The Skeleton Key is a 2005 American supernatural horror film directed by Iain Softley, written by Ehren Kruger, and starring Kate Hudson, Gena Rowlands, John Hurt, Peter Sarsgaard, and Joy Bryant. The Southern Gothic narrative follows a New Orleans hospice nurse who begins a job at a Terrebonne Parish plantation home, and becomes entangled in a supernatural mystery involving the house, its former inhabitants, and Hoodoo rituals and spells that took place there. The Skeleton Key was filmed at the Felicity Plantation, located on the Mississippi River in Saint James Parish, Louisiana.
The story revolves around the practice of hoodoo (not voodoo). As one character explains, “Voodoo is a religion. Hoodoo is folk magic. God doesn’t have much to do with it.” She adds, “It’s pretty harmless. It can’t hurt you if you don’t believe in it.” Ah, but there’s the rub. Caroline learns the hard way that it doesn’t take too much to get one to “believe.”
A lot of occult imagery is featured as Caroline tries to get to the bottom of the mystery. She finds a book containing strange drawings and incantations. A recording of a hoodoo ritual contains the lines, “Take me out of darkness, please, Lord. From the devil’s house, take me.” A line of brick dust across a door’s threshold is said to keep out evildoers. A character from the past is referred to as a “conjure man,” and, during a flashback sequence, he and others are shown in a trance as they perform a hoodoo ritual. Caroline investigates potions and other hoodoo paraphernalia, and she performs hoodoo rituals. When she does a healing ceremony for Ben, she doesn’t believe it’s true but thinks Ben does. So, according to the mythology, “It doesn’t matter if it’s not real. It’s real to him.”

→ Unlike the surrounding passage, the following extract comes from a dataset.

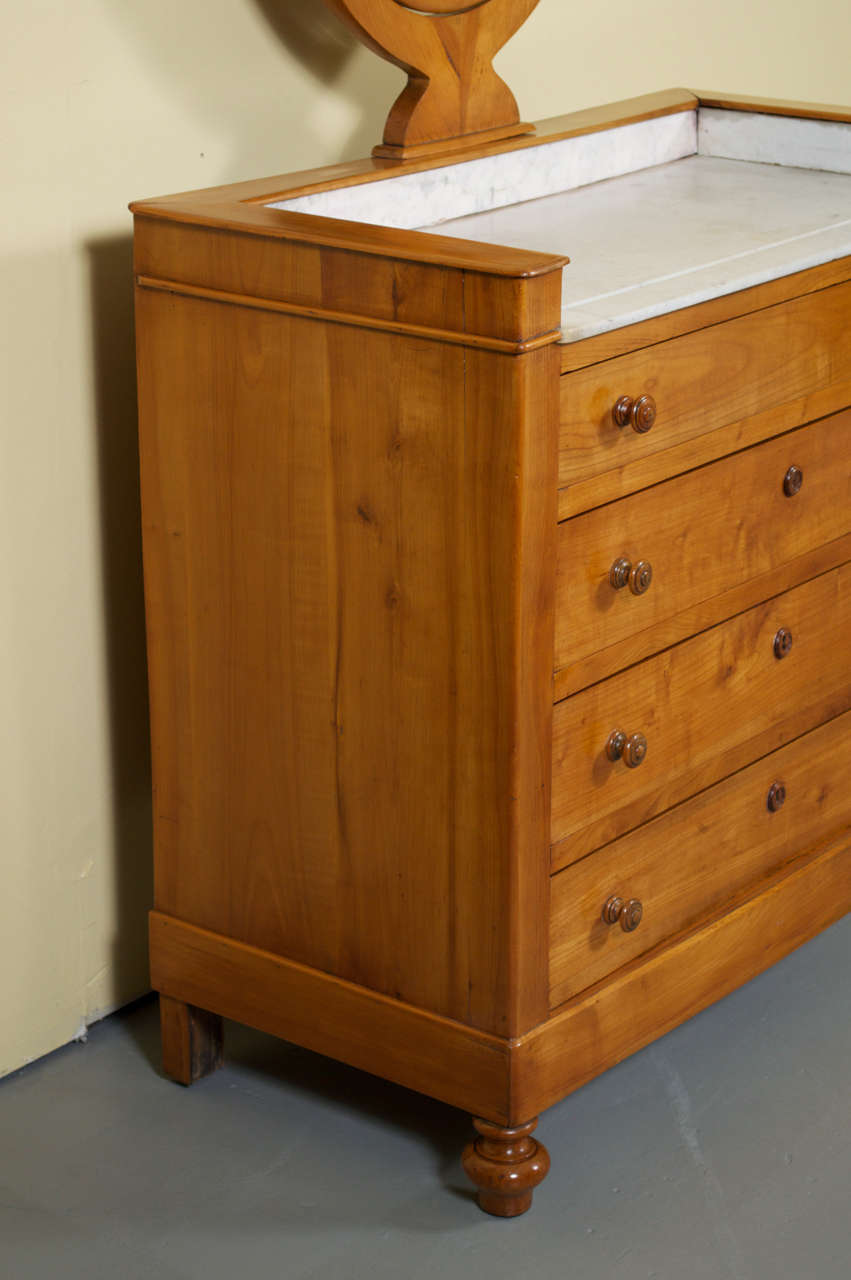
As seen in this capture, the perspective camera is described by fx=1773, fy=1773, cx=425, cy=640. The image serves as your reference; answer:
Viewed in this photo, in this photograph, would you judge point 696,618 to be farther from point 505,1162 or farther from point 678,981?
point 505,1162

Violet has removed all the mirrors from her house because, she claims, you can see ghosts in mirrors. “Maybe all houses have spirits,” she explains. “We don’t see them until we believe we can.” She’s pretty open-minded about having ghosts around, though: “Say what you will about spirits, but I’ve always thought we could learn from them.” Violet asks Caroline, “You religious at all?” to which Caroline responds, “I try to keep an open mind.” Luke later says, “My family is superstitious, too. We’re called Baptists.”